— begin DATA EXCERPTS —

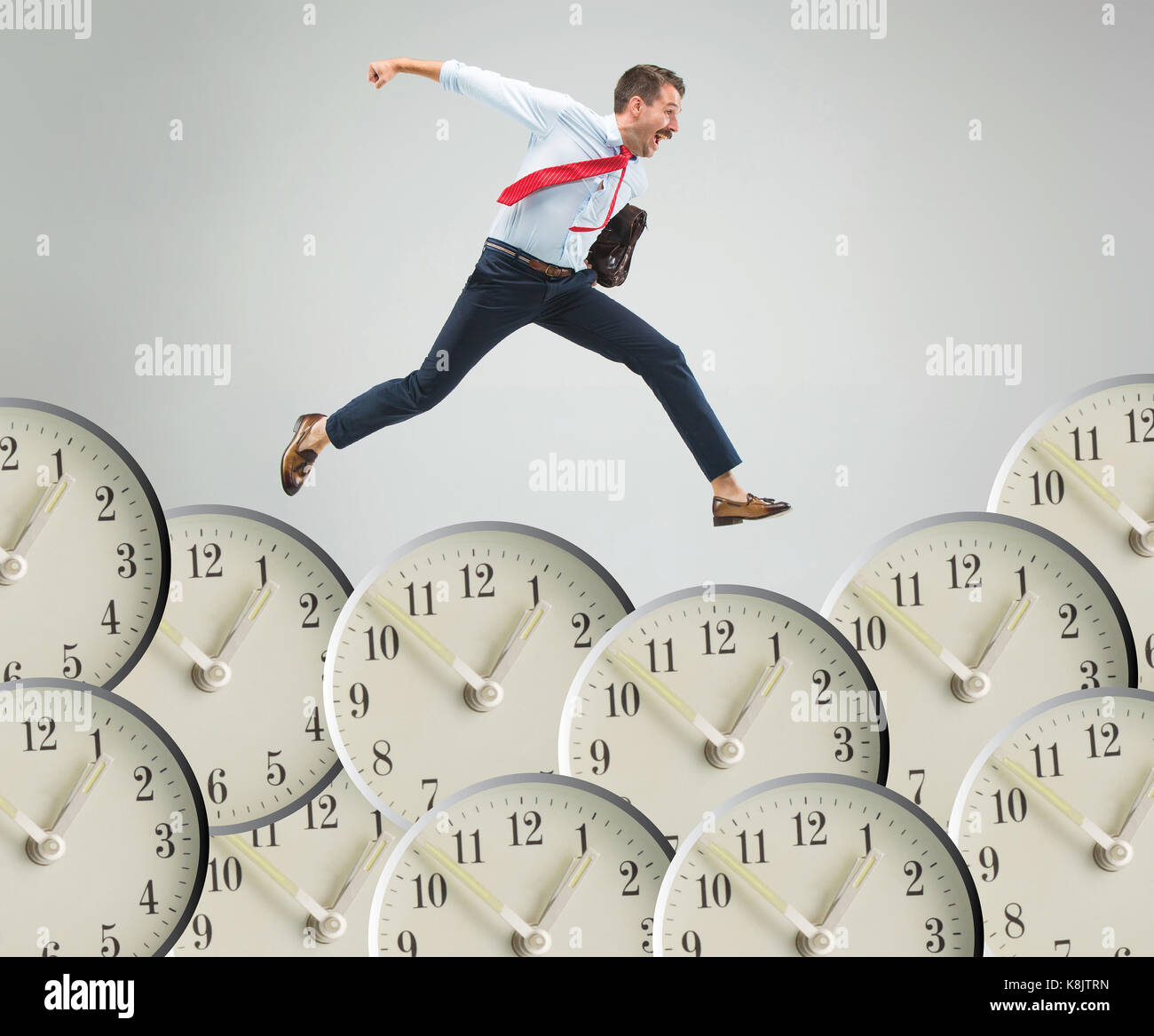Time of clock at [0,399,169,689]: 1:06
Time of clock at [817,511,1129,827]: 1:05
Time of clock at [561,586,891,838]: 1:05
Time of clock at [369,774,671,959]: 12:52
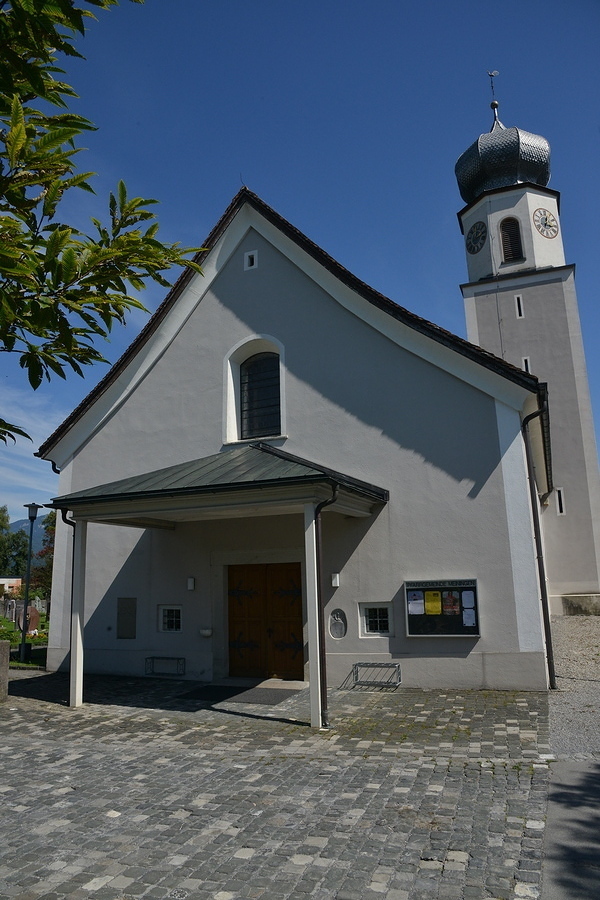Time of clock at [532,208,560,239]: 12:16
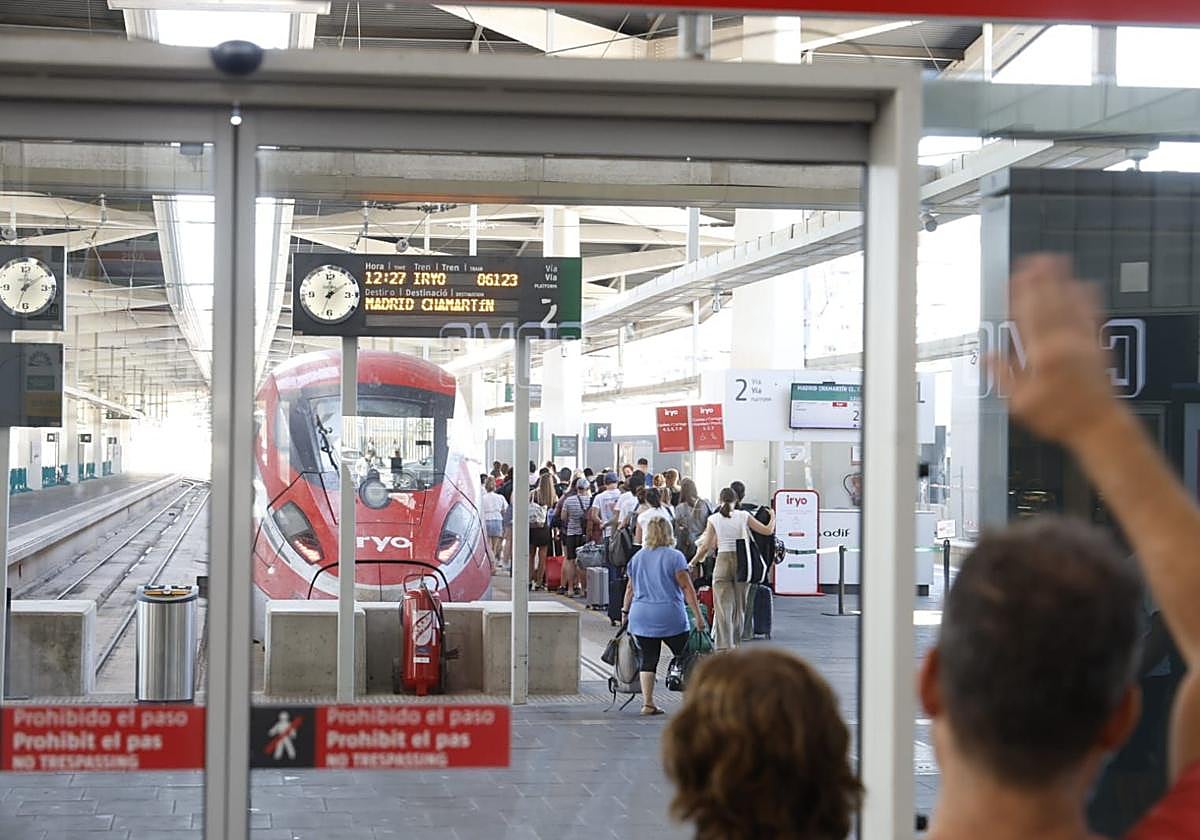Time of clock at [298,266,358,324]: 12:09
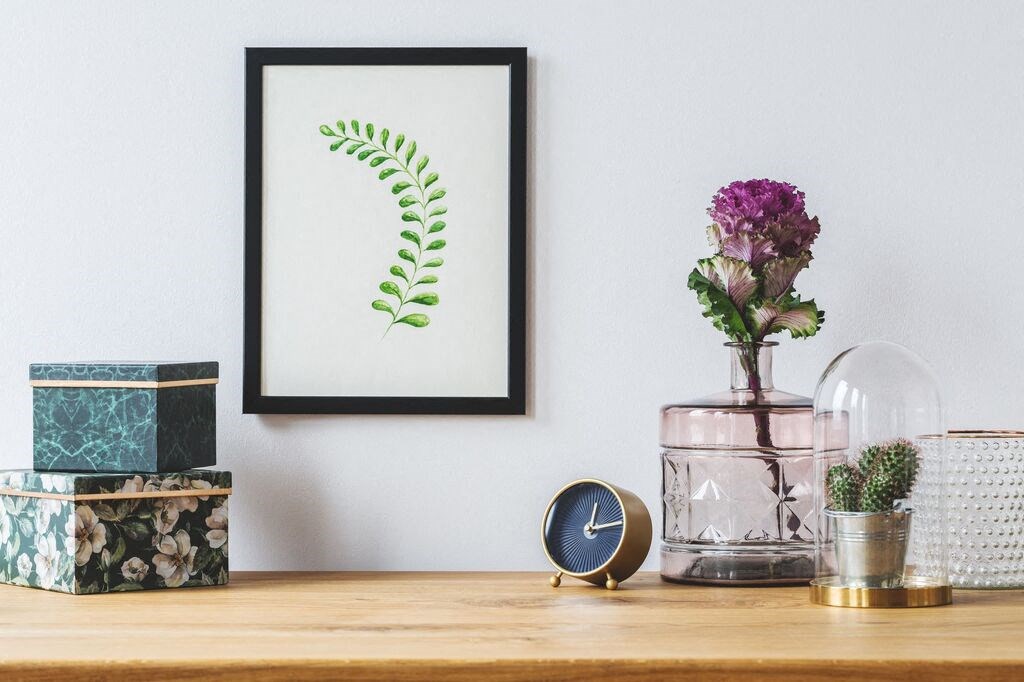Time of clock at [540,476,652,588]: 12:14
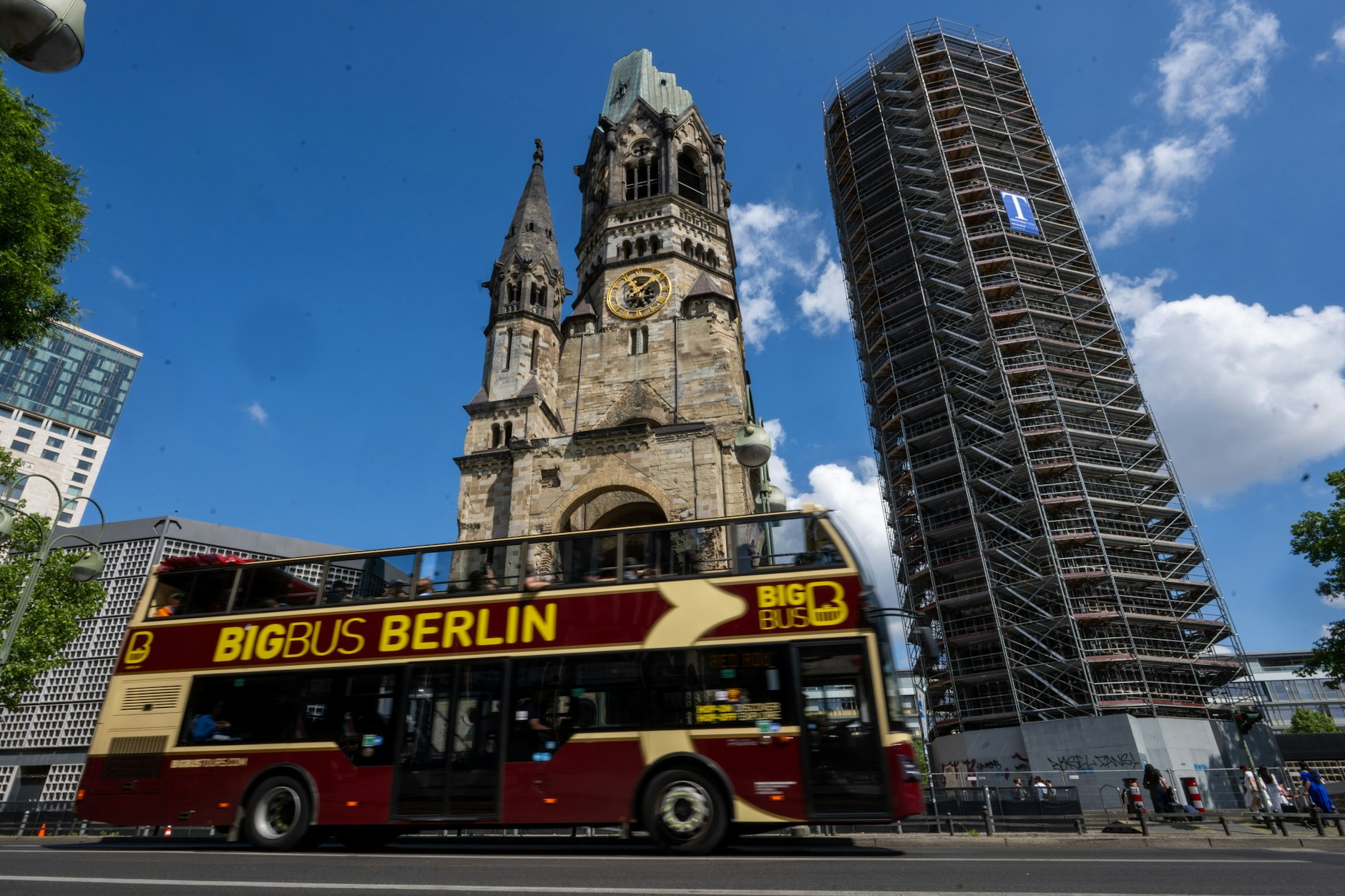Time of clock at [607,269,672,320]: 11:07
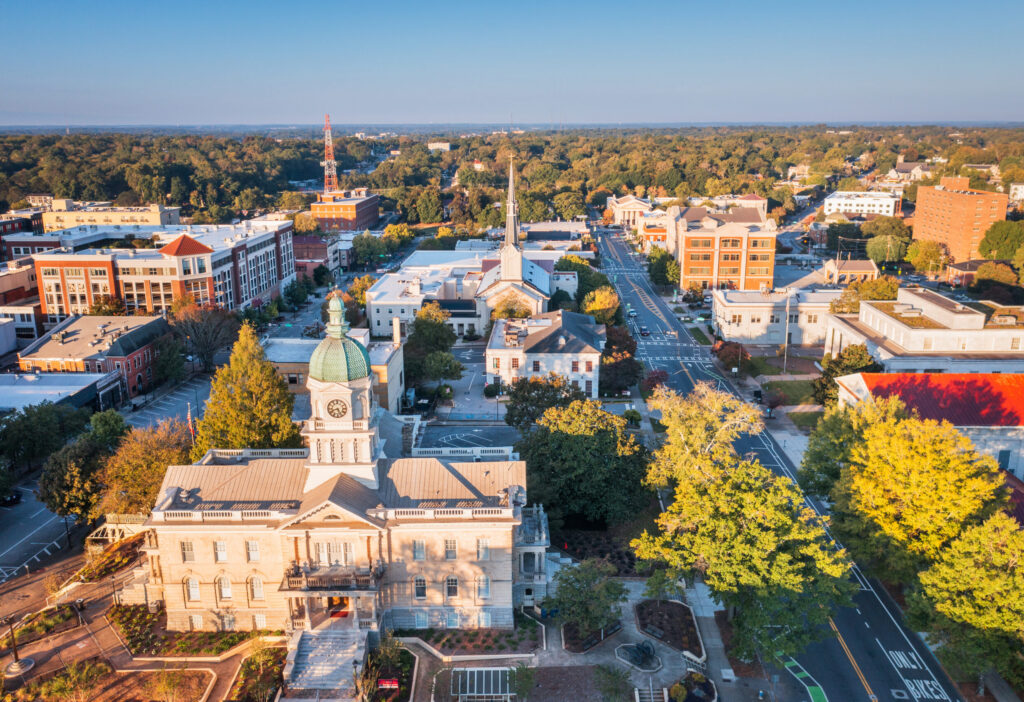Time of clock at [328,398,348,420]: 8:26
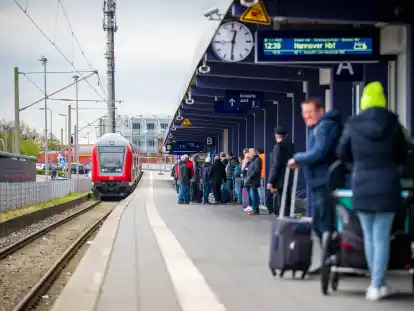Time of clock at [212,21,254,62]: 12:30
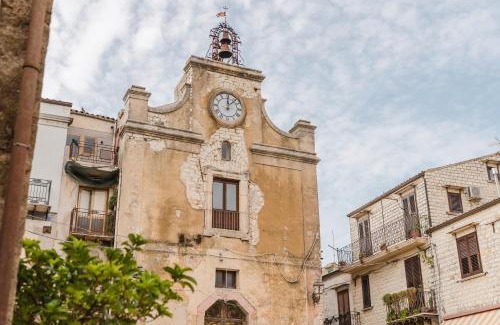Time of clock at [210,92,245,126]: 12:07
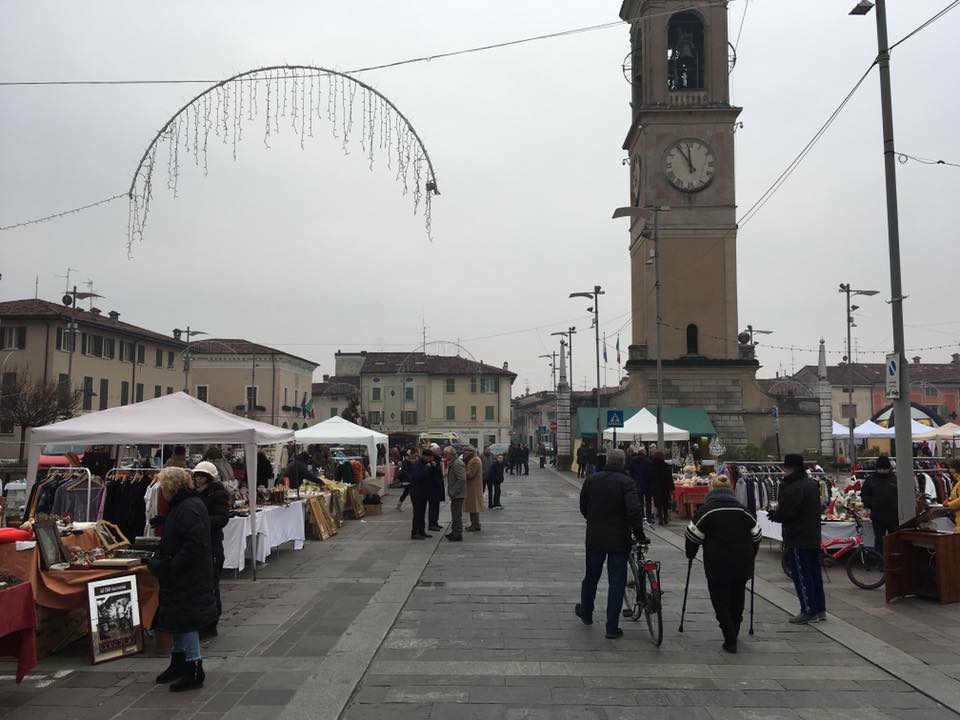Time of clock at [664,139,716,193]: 11:54
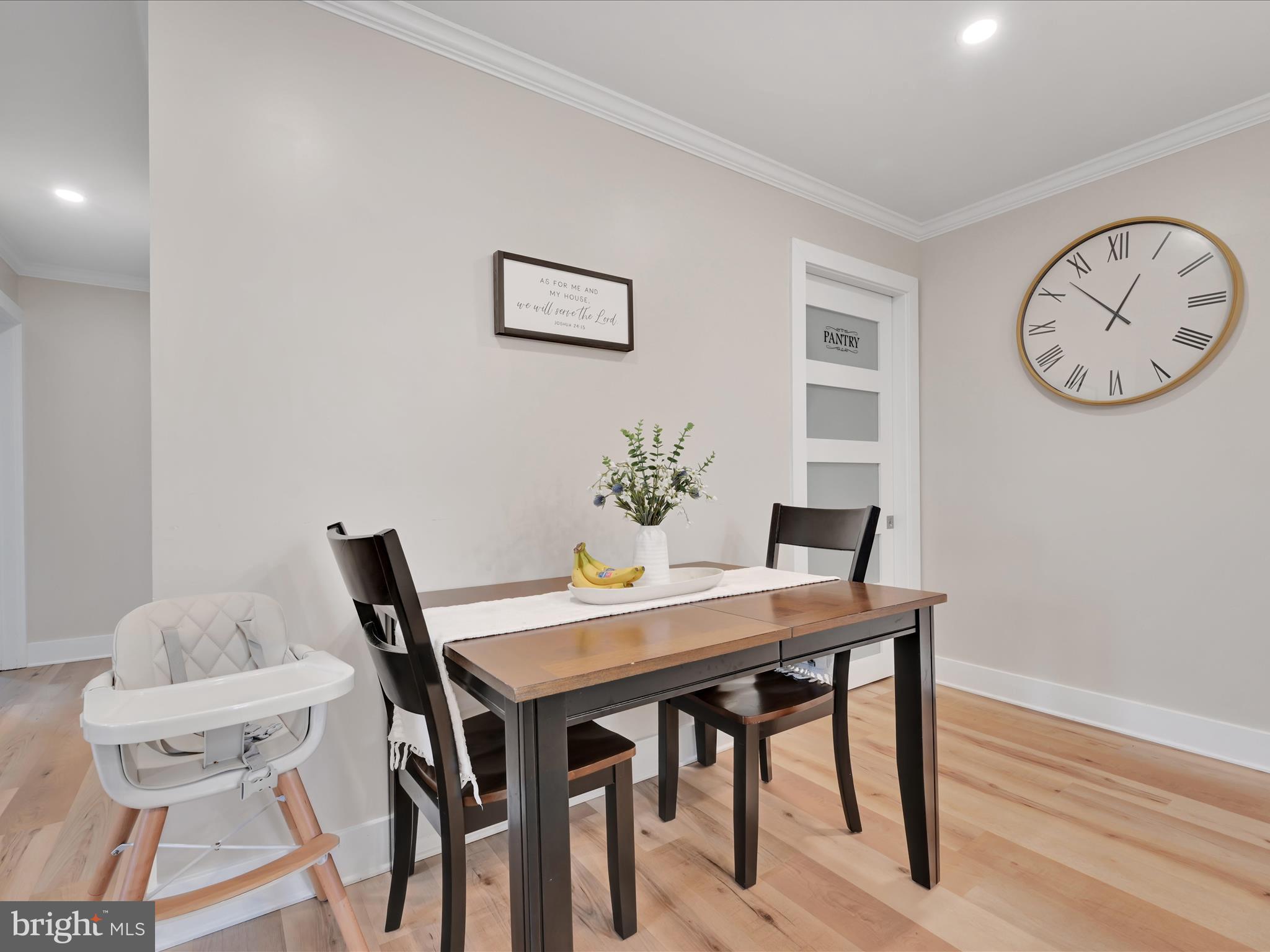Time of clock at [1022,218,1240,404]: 12:52
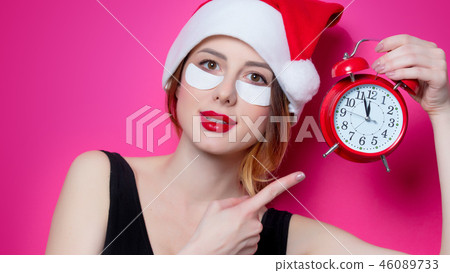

— end DATA EXCERPTS —

__WORK TO DO__
Render every line of the items above as a JSON list of strings, one string per line, with blank lines skipped. Leave the pictures out of the answer.

__RESULT OF THIS EXERCISE__
[
  "Time of clock at [0,399,169,689]: 1:06",
  "Time of clock at [817,511,1129,827]: 1:05",
  "Time of clock at [561,586,891,838]: 1:05",
  "Time of clock at [369,774,671,959]: 12:52",
  "Time of clock at [532,208,560,239]: 12:16",
  "Time of clock at [298,266,358,324]: 12:09",
  "Time of clock at [540,476,652,588]: 12:14",
  "Time of clock at [607,269,672,320]: 11:07",
  "Time of clock at [328,398,348,420]: 8:26",
  "Time of clock at [212,21,254,62]: 12:30",
  "Time of clock at [210,92,245,126]: 12:07",
  "Time of clock at [664,139,716,193]: 11:54",
  "Time of clock at [1022,218,1240,404]: 12:52"
]